Nicht nur Flugreisen, Autoverkehr und Kreuzschiffe tragen in der westlichen Welt zu einem großen CO2-Fußabdruck bei, sondern auch die Informations- und Kommunikationstechnologie (IKT) ist längst nicht klimaneutral. Um geeignete Gegenmaßnahmen setzen zu können, muss zunächst der Ist-Zustand erhoben werden. So sind Führungskräfte laut der Lenovo-Studie »Data for Humanity« der Ansicht, dass Daten eine entscheidende Rolle bei der Bewältigung des Klimawandels sowie anderer globaler Krisen spielen werden. Ist also IT als Produzent von CO2-Emissionen überhaupt ein geeignetes Mittel im Kampf gegen den Klimawandel? Laut der  McKinsey-Studie »The green IT revolution: A blueprint for CIOs to combat climate change« ist die IT von Unternehmen für den Ausstoß von weltweit ungefähr 350 bis 400 Megatonnen an klimaschädlichen Gasen verantwortlich. Das entspricht rund einem Prozent der globalen Treibhausgasemissionen und scheint auf den ersten Blick nicht viel. Jedoch entspricht das laut McKinsey der Hälfte des gesamten Flugverkehrs oder des gesamten CO2-Ausstoßes Großbritanniens. Betrachtet man die gesamte Nutzung von Internet und Computern weltweit, ergibt sich ein dramatischeres Bild, wie das Data-Science-Online-Journal Patterns in dem Artikel »The real climate and transformative impact of ICT: A critique of estimates, trends, and regulations« beschreibt. Demnach liegt der weltweite CO2-Ausstoß der IKT bei 1,8 bis 2,8 Prozent – unter Einbeziehung der Lieferketten könnte der Anteil nach Ansicht einiger Wissenschaftler gar bei 2,1 bis 3,9 Prozent betragen. Dann lägen die CO2-Emissionen der IKT mit jener des Flugverkehrs mehr oder minder gleichauf. Das deckt sich auch mit der McKinsey-Studie, nach der nicht die Rechenzentren für die höchsten Emissionen verantwortlich sind, sondern die Laptops, Tablets, Smartphones und Drucker der Enduser, deren Kohlendioxidausstoß 1,5 bis 2 mal höher ist als jener der Rechenzentren. Der größte CO2-Verursacher ist nämlich nach wie vor die Produktion der Endgeräte sowie deren Betrieb, die zusammen mit der Entsorgung etwa 75 Prozent der Emission des Endgeräts ausmachen. Zudem gibt es sehr viele Endgeräte und sie werden auch öfters ausgetauscht als beispielsweise die Server in einem Rechenzentrum. Smartphones werden durchschnittlich alle zwei Jahre ersetzt, Notebook-Computer alle vier und Drucker alle fünf Jahre. Demgegenüber werden Server frühestens alle fünf Jahre erneuert und ein Switch sollte jedenfalls sieben oder acht Jahre durchhalten.

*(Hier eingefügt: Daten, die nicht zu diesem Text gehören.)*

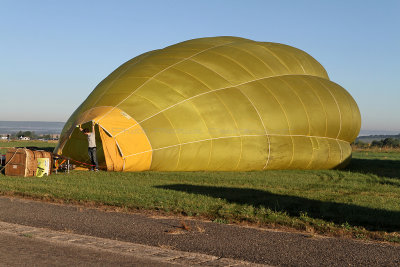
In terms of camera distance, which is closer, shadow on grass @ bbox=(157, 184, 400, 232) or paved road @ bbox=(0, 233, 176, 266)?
paved road @ bbox=(0, 233, 176, 266)

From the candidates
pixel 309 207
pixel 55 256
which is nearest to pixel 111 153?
pixel 309 207

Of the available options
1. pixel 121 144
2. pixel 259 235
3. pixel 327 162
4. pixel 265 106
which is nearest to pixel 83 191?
pixel 121 144

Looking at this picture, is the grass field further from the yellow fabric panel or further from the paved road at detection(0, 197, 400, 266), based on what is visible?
the paved road at detection(0, 197, 400, 266)

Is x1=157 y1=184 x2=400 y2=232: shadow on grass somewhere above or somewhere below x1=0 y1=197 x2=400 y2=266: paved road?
above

Dennoch: Rechenzentren verbrauchen extrem viel Strom. Bereits vor zehn Jahren verbrauchten alle Rechenzentren der Welt das 30-fache des Stroms, den ein einzelnes Atomkraftwerk erzeugt. Den größten Strombedarf haben dabei die Server, konkret Prozessoren und Beschleunigerkarten sowie natürlich die Kühlung und der Betrieb von Datenträgern. Und aufgrund immer mehr zu verarbeitender und zu speichernder Daten ist auch keine Reduktion des Stromverbrauchs in Sicht. Laut einer Studie des Borderstep-Instituts im Auftrag des deutschen Digitalverbands Bitkom ist der Strombedarf der Rechenzentren von 2010 bis 2022 um 84 Prozent gestiegen, bis 2025 sollen es nochmal 30 Prozent mehr sein. Allerdings konnte auch die Effizienz enorm gesteigert werden. Laut der genannten Studie hat sich die Rechenkapazität pro verbrauchter Kilowattstunde Strom seit 2010 fast verfünffacht. 

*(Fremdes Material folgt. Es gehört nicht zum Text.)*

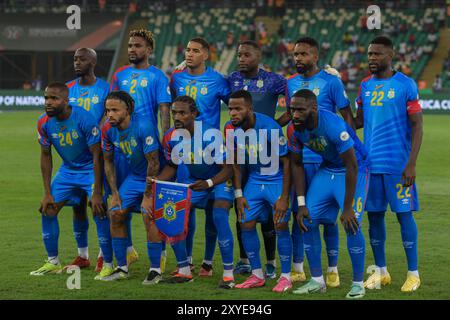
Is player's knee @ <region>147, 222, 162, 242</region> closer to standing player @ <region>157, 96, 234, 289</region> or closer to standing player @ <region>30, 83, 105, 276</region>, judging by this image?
standing player @ <region>157, 96, 234, 289</region>

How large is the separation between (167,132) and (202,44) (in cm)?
119

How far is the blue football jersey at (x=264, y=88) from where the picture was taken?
942 centimetres

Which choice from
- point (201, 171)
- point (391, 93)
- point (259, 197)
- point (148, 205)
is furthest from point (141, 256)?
point (391, 93)

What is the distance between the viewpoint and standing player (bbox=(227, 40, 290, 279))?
930 centimetres

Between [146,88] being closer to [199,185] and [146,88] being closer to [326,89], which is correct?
[199,185]

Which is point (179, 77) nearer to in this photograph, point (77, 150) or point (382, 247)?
point (77, 150)

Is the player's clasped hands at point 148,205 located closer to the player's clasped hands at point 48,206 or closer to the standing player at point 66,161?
the standing player at point 66,161

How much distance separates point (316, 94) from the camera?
355 inches

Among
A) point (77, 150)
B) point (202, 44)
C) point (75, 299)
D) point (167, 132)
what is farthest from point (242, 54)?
point (75, 299)

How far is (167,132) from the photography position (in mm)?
9031

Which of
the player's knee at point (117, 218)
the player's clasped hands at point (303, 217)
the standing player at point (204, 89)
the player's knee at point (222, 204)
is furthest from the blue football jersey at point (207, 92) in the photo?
the player's clasped hands at point (303, 217)

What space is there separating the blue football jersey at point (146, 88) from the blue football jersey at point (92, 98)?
15cm

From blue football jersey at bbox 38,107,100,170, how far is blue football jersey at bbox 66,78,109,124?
0.54m

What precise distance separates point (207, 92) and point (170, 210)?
1.50 m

Ein Update der Studie aus dem Jahr 2023 sieht eine große Spannbreite beim Energiebedarf bis 2030 – je nachdem, wie stark mögliche Energieeinsparungen genutzt werden. Werden alle Effizienzpotenziale bei Infrastruktur, Hard- und Software konsequent genutzt, kann der der Anstieg des Energiebedarfs der Rechenzentren weitaus geringer ausfallen.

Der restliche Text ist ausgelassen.